Can you copy out the whole text on building dclab models with tensorflow, word for word?

Document text =>

++++++

"""ML: Creating built-in models for dclab with tensorflow

The :ref:`tensorflow example <example_ml_tensorflow>` already
showcased a few convenience functions for machine learning
implemented in dclab. In this example, we want to go even
further and transform the predictions of an ML model into
an :ref:`ancillary feature <sec_features_ancillary>`
(which is then globally available in dclab).

A few things are different from the other example:

- We rename ``model`` to ``bare_model`` to make a clear
  distinction between the actual ML model (from tensorflow)
  and the model wrapper (see :ref:`sec_av_ml_models`).
- We turn the two-class problem into a regression problem
  for one feature only. Consequently, the loss function changes
  to "binary crossentropy" and for some inexplicable reason
  we have to train for 20 epochs instead of the previously 5
  to achieve convergence in accuracy.

++++++

Extracted information =>
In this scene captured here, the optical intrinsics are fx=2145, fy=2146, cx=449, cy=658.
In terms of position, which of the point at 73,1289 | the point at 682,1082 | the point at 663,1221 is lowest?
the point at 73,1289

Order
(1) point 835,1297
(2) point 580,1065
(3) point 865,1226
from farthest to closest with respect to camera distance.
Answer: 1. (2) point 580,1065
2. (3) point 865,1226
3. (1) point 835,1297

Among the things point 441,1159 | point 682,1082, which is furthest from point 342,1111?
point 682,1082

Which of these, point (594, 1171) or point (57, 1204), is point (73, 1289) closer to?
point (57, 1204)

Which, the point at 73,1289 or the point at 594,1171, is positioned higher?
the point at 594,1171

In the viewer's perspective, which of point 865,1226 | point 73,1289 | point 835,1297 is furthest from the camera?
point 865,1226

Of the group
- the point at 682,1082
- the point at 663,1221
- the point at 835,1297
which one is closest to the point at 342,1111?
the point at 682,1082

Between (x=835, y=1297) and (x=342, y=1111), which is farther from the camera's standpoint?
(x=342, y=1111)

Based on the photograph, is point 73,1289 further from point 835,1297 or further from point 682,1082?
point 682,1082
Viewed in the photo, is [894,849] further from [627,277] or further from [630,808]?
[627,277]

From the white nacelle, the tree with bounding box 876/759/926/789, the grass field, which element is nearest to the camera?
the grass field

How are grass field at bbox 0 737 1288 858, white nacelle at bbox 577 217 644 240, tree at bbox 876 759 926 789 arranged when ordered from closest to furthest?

++++++

The reply =>
"""ML: Creating built-in models for dclab with tensorflow

The :ref:`tensorflow example <example_ml_tensorflow>` already
showcased a few convenience functions for machine learning
implemented in dclab. In this example, we want to go even
further and transform the predictions of an ML model into
an :ref:`ancillary feature <sec_features_ancillary>`
(which is then globally available in dclab).

A few things are different from the other example:

- We rename ``model`` to ``bare_model`` to make a clear
  distinction between the actual ML model (from tensorflow)
  and the model wrapper (see :ref:`sec_av_ml_models`).
- We turn the two-class problem into a regression problem
  for one feature only. Consequently, the loss function changes
  to "binary crossentropy" and for some inexplicable reason
  we have to train for 20 epochs instead of the previously 5
  to achieve convergence in accuracy.